Im Jahr 2022 erreichte der globale Padel-Markt bereits ein Volumen von geschätzt zwei Milliarden Euro. Die Infrastruktur machte mit 1,2 Milliarden Euro für Betreiber und 200 Millionen Euro für Hersteller von Anlagen einen Großteil aus. Der Global Padel Report stellt in Aussicht, dass sich der Wert des Marktes für den Betrieb der Padel-Clubs bis 2026 vervierfacht. Gründe dafür sind neben dem Neubau von Courts auch steigende Preise für die Nutzung.
Weitere 550 Millionen entfielen auf Equipment wie Schläger, Bekleidung und Bälle. Nimmt die Anzahl an Padel-Begeisterten zu, können sich Retailer entsprechend auf eine steigende Nachfrage an Sportartikeln einstellen.
Der dritte Bereich des Padel-Marktes ist das professionelle Segment. 2022 erreichte es 50 Millionen Euro, unterteilt in Tickets (15) sowie TV und andere Medien (35). Auch hier ist die Entwicklung längst nicht abgeschlossen. Im Gegenteil: Ein weiterer Meilenstein steht kurz bevor.
Zuletzt gab Qatar Sports Investment, unter anderem Eigentümer des französischen Fußball-Giganten Paris Saint-Germain, die Übernahme der World Padel Tour vom spanischen Bierhersteller Damm bekannt. QSI möchte die Turnierserie mit der eigenen Premier Padel Tour zusammenführen und dadurch ein noch attraktiveres Produkt schaffen.
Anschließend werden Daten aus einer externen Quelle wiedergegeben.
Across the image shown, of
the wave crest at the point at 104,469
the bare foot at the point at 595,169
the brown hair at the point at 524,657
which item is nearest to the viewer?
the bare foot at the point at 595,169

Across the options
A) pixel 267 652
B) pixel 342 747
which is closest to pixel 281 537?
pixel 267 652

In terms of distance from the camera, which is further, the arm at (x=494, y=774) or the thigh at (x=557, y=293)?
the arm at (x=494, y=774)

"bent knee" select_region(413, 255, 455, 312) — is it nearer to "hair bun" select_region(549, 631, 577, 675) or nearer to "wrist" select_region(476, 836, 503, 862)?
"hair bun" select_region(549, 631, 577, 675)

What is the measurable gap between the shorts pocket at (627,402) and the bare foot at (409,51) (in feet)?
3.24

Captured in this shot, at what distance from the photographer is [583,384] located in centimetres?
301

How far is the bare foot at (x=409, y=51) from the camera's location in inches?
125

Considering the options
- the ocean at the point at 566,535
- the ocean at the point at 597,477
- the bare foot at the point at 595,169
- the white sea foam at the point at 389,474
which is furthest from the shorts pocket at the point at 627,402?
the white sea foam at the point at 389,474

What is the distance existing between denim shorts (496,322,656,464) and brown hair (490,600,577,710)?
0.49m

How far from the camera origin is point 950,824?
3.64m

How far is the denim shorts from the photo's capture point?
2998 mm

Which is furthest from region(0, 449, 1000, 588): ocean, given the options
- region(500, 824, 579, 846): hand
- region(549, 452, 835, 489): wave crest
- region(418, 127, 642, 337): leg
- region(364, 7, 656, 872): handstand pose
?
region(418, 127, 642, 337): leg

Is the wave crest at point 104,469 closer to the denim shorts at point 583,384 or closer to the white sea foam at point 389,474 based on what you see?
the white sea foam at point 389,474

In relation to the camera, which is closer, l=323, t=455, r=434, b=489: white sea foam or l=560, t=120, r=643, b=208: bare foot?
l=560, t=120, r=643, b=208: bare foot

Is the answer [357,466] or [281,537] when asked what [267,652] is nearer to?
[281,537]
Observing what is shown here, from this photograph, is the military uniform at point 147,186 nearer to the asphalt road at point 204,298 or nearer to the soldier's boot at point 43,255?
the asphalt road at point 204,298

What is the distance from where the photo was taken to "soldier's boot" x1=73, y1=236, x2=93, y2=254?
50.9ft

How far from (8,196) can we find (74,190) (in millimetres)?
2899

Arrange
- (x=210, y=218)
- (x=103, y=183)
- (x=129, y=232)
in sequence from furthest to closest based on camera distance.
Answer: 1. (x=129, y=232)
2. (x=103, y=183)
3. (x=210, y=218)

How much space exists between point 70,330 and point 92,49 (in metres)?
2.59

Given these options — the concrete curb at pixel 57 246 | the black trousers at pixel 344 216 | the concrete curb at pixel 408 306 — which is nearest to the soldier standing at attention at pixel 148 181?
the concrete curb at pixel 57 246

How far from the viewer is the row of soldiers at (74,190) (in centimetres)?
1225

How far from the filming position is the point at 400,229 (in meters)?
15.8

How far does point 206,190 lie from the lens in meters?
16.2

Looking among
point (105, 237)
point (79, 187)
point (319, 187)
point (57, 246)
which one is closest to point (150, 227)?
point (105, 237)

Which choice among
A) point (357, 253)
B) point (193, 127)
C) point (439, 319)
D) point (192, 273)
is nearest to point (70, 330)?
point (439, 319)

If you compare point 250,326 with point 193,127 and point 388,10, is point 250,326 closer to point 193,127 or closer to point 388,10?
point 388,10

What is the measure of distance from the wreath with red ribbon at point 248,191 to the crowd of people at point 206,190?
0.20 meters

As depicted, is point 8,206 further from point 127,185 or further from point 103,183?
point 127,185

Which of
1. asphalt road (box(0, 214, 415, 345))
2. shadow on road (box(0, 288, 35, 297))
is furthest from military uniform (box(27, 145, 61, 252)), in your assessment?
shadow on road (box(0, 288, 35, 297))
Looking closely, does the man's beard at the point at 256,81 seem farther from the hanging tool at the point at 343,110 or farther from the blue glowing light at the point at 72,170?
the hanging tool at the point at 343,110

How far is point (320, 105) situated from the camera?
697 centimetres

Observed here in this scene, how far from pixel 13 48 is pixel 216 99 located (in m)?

„Ich wünsche ihnen nur das Beste und bin sicher, dass sie Erfolg haben werden“, sagt Enrique Marques. Wie genau sich der professionelle Padel-Sport entwickeln wird, kann aber auch der CEO der World Padel Tour nicht vorhersagen. „Das Wachstum ist nicht in allen Ländern gleich. In einigen ist Padel riesig, in anderen noch ganz am Anfang.“ Man müsse einen Markt jedoch immer mit einer angemessenen Geschwindigkeit beitreten. „Es bringt nichts, Dinge zu überstürzen. Zuerst müssen die Leute Padel spielen. Dann werden sie sich für eine professionelle Liga interessieren.“
Deutschland sieht Marques auf einem guten Weg, nicht zuletzt wegen der German Padel Open. „Die Spielerinnen und Spieler sind nicht nur zufrieden, sie sind begeistert. Sie sehen diesen besonders gestalteten Center Court und das professionelle Setup und wissen auch, dass Padel in Deutschland noch im Kommen ist. Ich bin fest davon überzeugt, dass Padel nach diesem ersten WPT-Turnier auch in Deutschland durch die Decke gehen wird.“ Vielleicht werden Paula Josemaría, Arturo Coello & Co. schon beim nächsten Event nicht mehr umhinkommen, zwischen Parkplatz und Halleneingang zahlreiche Autogrammwünsche zu beantworten.